[DATASET EXTRACT Boundary: Start]

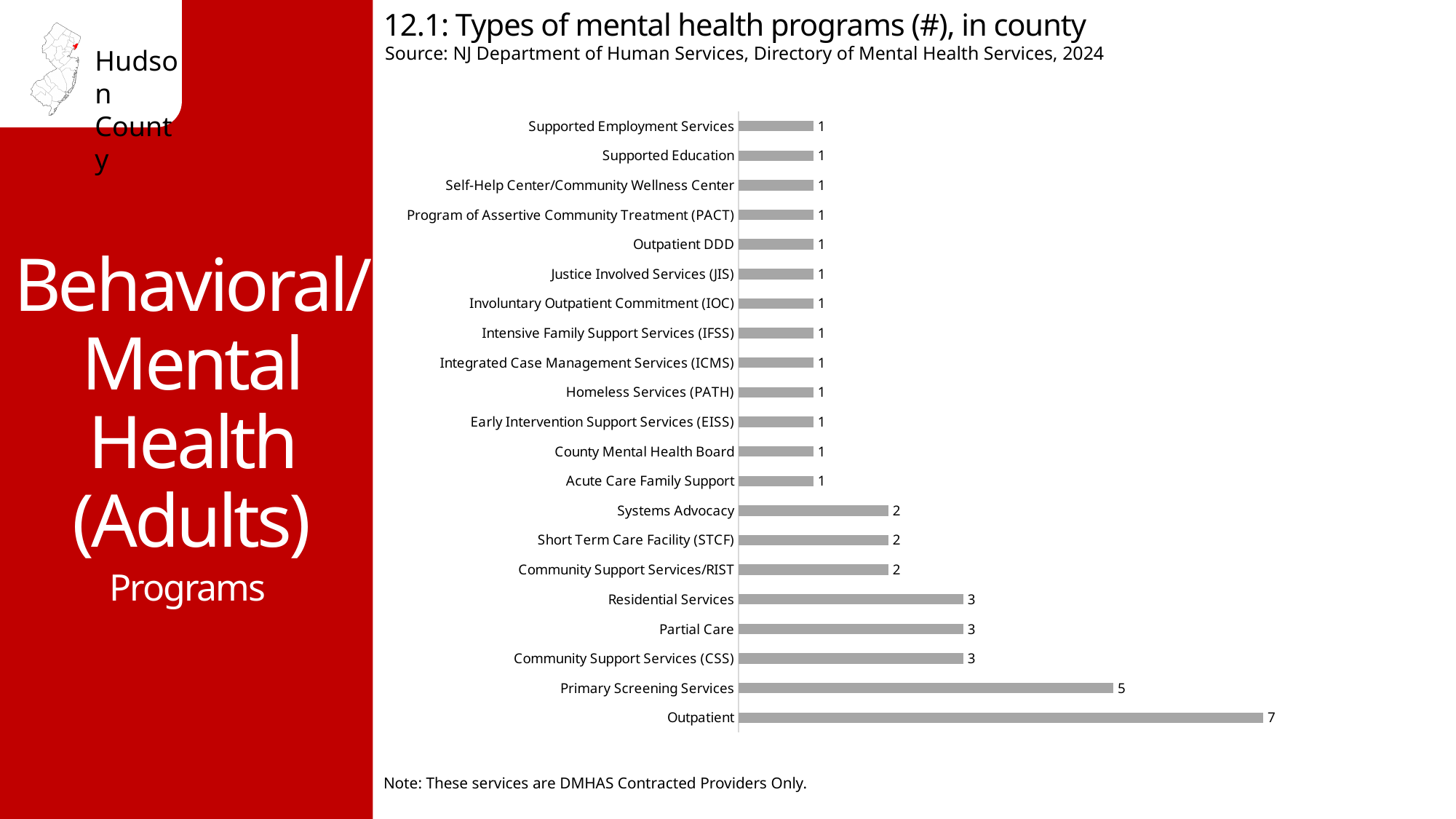
What is the difference between the values for Partial Care and Short Term Care Facility (STCF)? 1 What is the value for Systems Advocacy? 2 Which has a larger value, Community Support Services (CSS) or Community Support Services/RIST? Community Support Services (CSS) What is the difference between the values for Outpatient and Primary Screening Services? 2 What type of chart is shown on the slide? bar chart What is the value for Residential Services? 3 What is the value for Primary Screening Services? 5 What is the value for Homeless Services (PATH)? 1 What is the title of the chart? 12.1: Types of mental health programs (#), in county How many program types are listed in the chart? 21 How many mental health programs are there for Outpatient? 7 Which program type has the highest number of programs? Outpatient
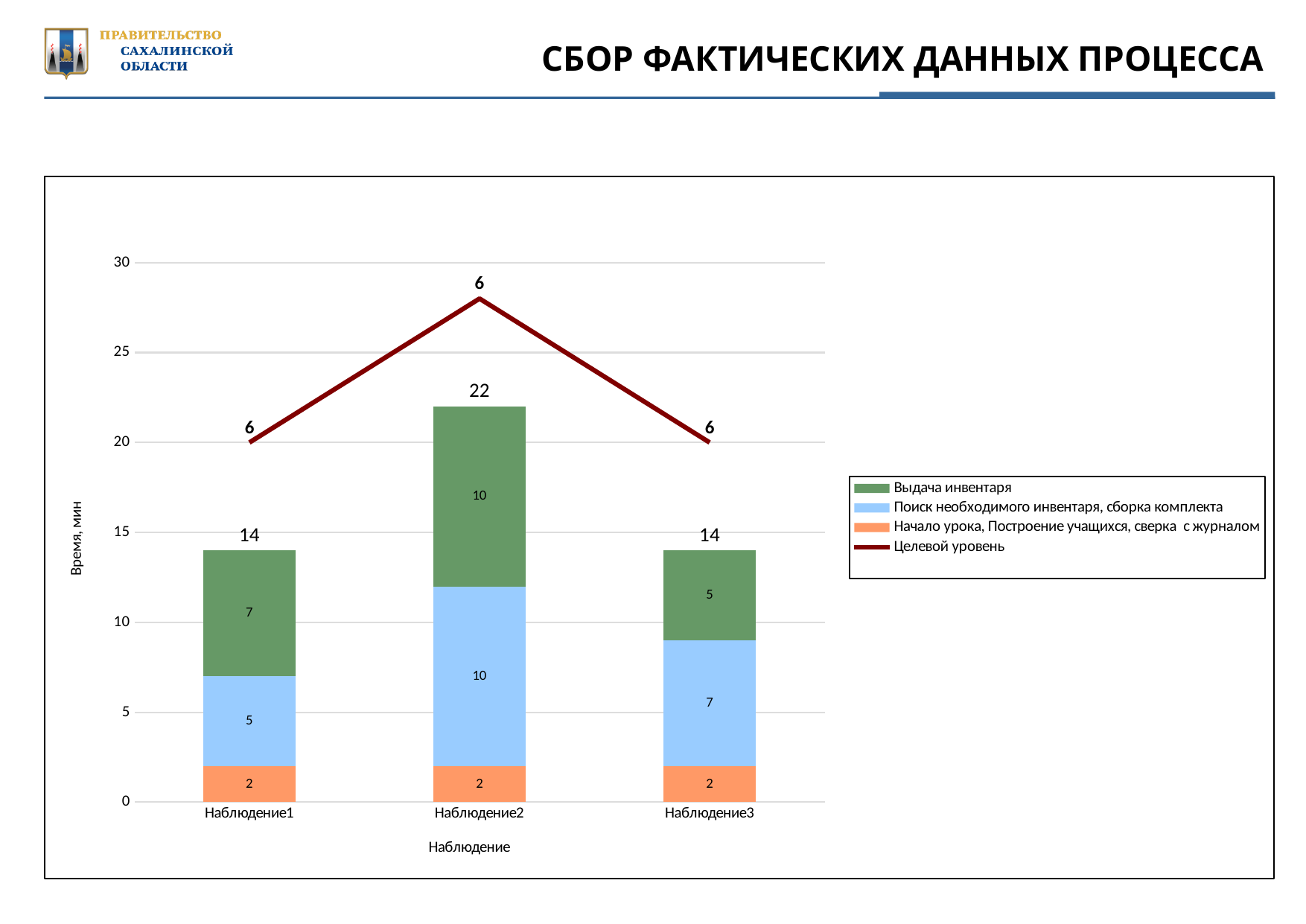
What is the difference between the total for Наблюдение2 and the total for Наблюдение1? 8 What is the value of the Выдача инвентаря segment for Наблюдение1? 7 Which observation has the highest total bar value? Наблюдение2 What kind of chart is shown on the slide? Stacked bar chart with a line How many observations (categories) are shown on the x axis? 3 How many entries does the legend list? 4 What is the data label shown for Целевой уровень at Наблюдение2? 6 What is the total value of the stacked bar for Наблюдение2? 22 Which is larger: the Выдача инвентаря segment for Наблюдение1 or for Наблюдение3? Наблюдение1 What is the value of the Поиск необходимого инвентаря, сборка комплекта segment for Наблюдение3? 7 What is the label of the y axis? Время, мин What is the value of the Начало урока, Построение учащихся, сверка с журналом segment for Наблюдение2? 2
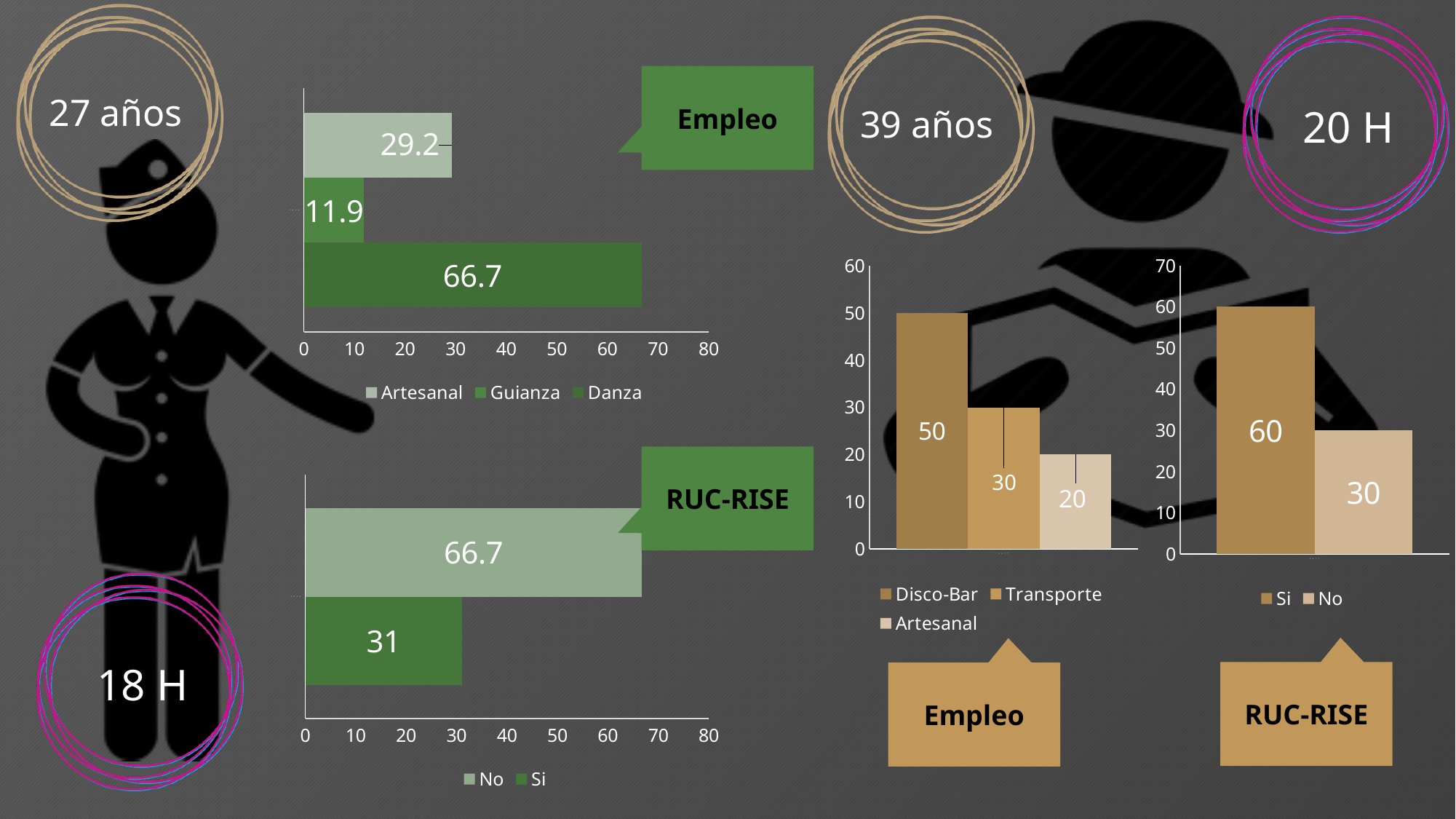
In the green Empleo bar chart on the left side of the slide, what is the difference between the values for Artesanal and Guianza? 17.3 In the green RUC-RISE bar chart on the left side of the slide, which is larger, No or Si? No In the brown Empleo bar chart on the right side of the slide, which category has the lowest value? Artesanal In the green Empleo bar chart on the left side of the slide, which category has the highest value? Danza What kind of chart is the green RUC-RISE chart on the left side of the slide? Bar chart In the green RUC-RISE bar chart on the left side of the slide, what is the value for No? 66.7 In the brown Empleo bar chart on the right side of the slide, what is the value for Disco-Bar? 50 In the brown RUC-RISE bar chart on the right side of the slide, what is the value for Si? 60 In the green Empleo bar chart on the left side of the slide, what is the value for Guianza? 11.9 In the green Empleo bar chart on the left side of the slide, what is the value for Danza? 66.7 In the brown Empleo bar chart on the right side of the slide, how many categories does the legend list? 3 In the brown RUC-RISE bar chart on the right side of the slide, what is the difference between Si and No? 30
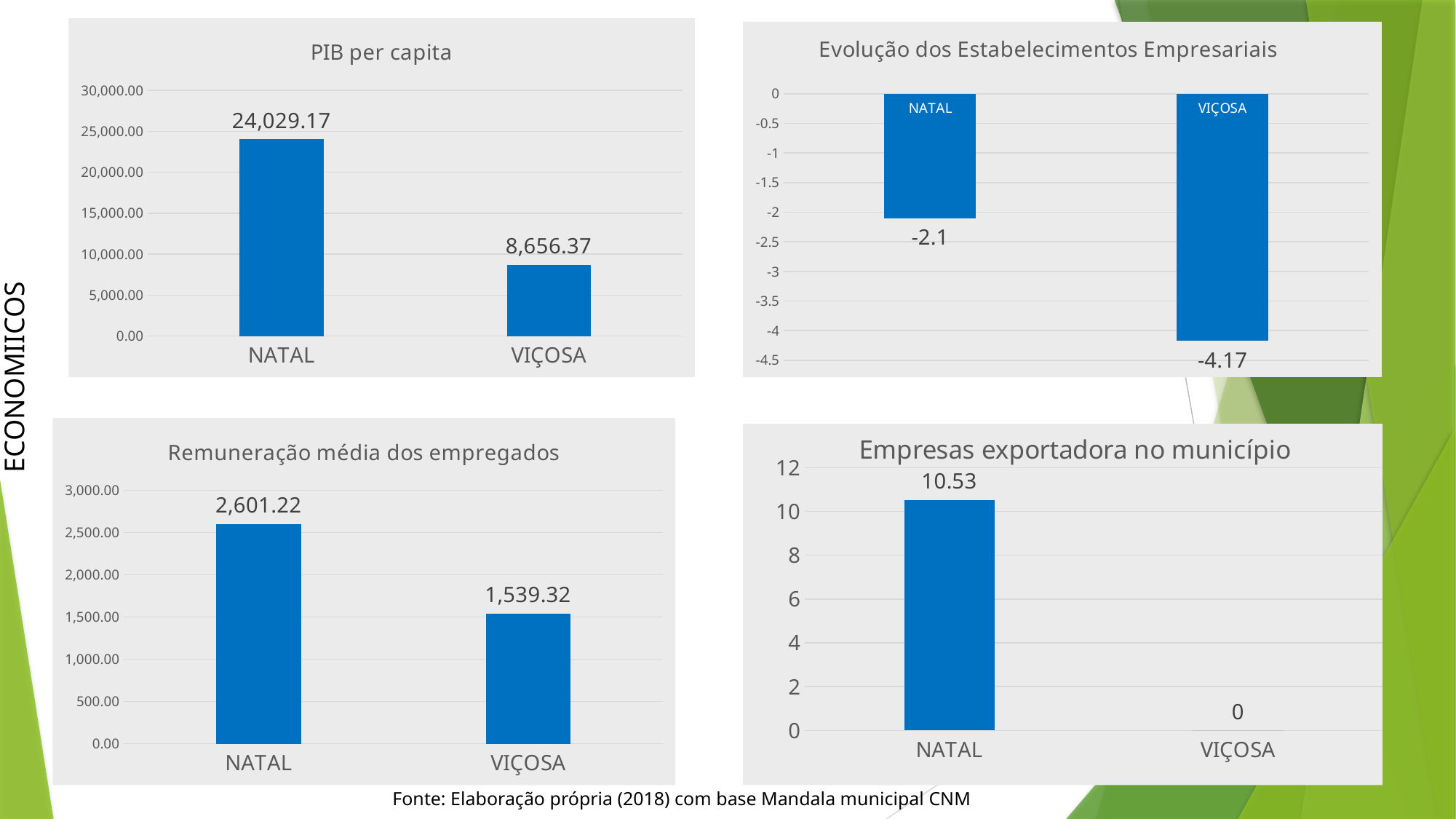
In the 'Evolução dos Estabelecimentos Empresariais' chart, which category has the lowest value? VIÇOSA In the 'Remuneração média dos empregados' chart, what is the difference between the NATAL and VIÇOSA values? 1,061.90 How many categories are shown in the 'Remuneração média dos empregados' chart? 2 In the 'Remuneração média dos empregados' chart, what is the value for VIÇOSA? 1,539.32 In the 'PIB per capita' chart, what is the value for VIÇOSA? 8,656.37 What type of chart is the 'PIB per capita' chart? Bar chart In the 'PIB per capita' chart, what is the value for NATAL? 24,029.17 In the 'Empresas exportadora no município' chart, what is the value for VIÇOSA? 0 In the 'Evolução dos Estabelecimentos Empresariais' chart, what is the value for VIÇOSA? -4.17 In the 'Empresas exportadora no município' chart, what is the value for NATAL? 10.53 In the 'PIB per capita' chart, which category has the highest value? NATAL In the 'Evolução dos Estabelecimentos Empresariais' chart, what is the value for NATAL? -2.1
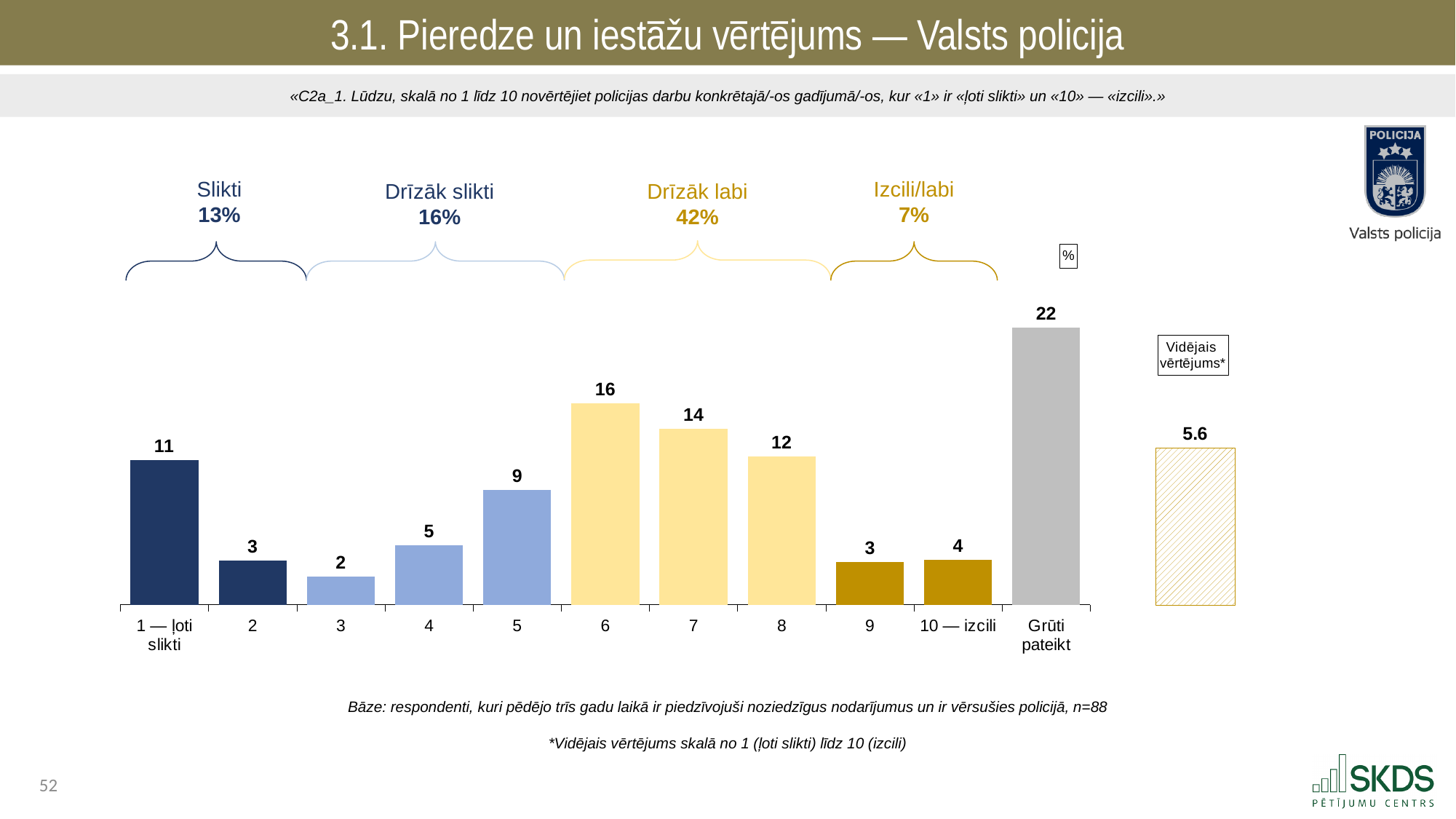
What is the difference between the values for rating 6 and rating 8? 4 What is the combined share for the "Drīzāk labi" group shown above the chart? 42% Which rating category has the lowest value? 3 How many bars are in the main rating chart (including "Grūti pateikt")? 11 What value is shown for the rating 6? 16 What percentage of respondents gave the rating "1 — ļoti slikti"? 11 Among the ratings 1 to 10, which rating has the highest value? 6 What type of chart is shown on the slide? bar chart Which is larger, the value for rating 5 or the value for rating 4? rating 5 What is the average rating (Vidējais vērtējums) shown on the slide? 5.6 Which bar has the highest value in the chart? Grūti pateikt What value is shown for the "Grūti pateikt" bar? 22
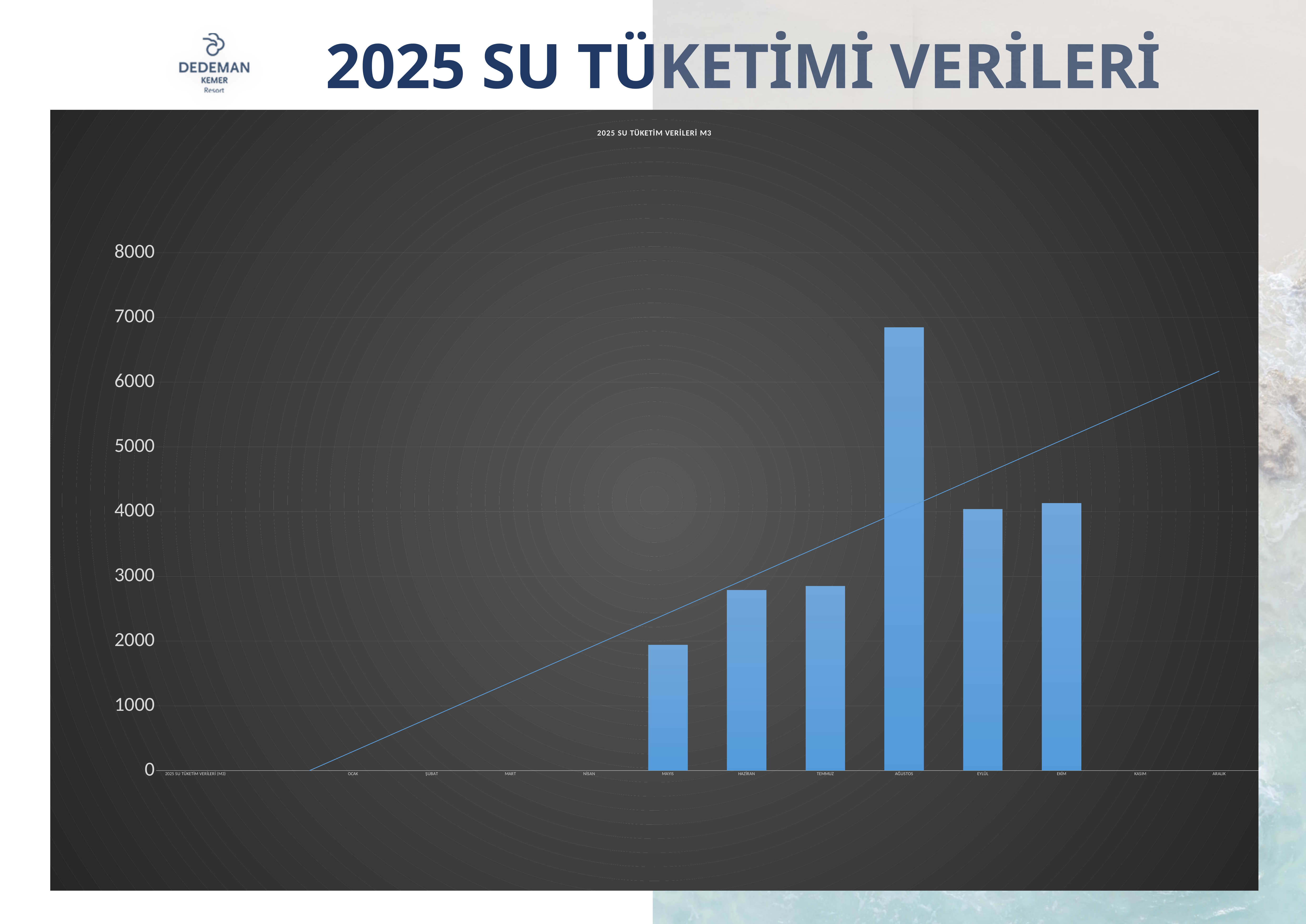
What kind of chart is shown on the slide? bar chart Is the value for AĞUSTOS greater or less than 6000? greater Which is larger, the value for AĞUSTOS or the value for EKİM? AĞUSTOS Which month has the highest bar in the chart? AĞUSTOS Is the value for EKİM greater or less than 5000? less How many months have a visible bar in the chart? 6 Is the value for MAYIS greater or less than 1000? greater Which is larger, the value for TEMMUZ or the value for MAYIS? TEMMUZ What is the title of the chart? 2025 SU TÜKETİM VERİLERİ M3 Among the months with a visible bar, which has the lowest value? MAYIS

[DATASET EXTRACT Boundary: End]

▶ TASK GOAL
How many lines of the material above contain the word "gave"? Give only the number.

▶ SOLUTION TO THE EXERCISE
1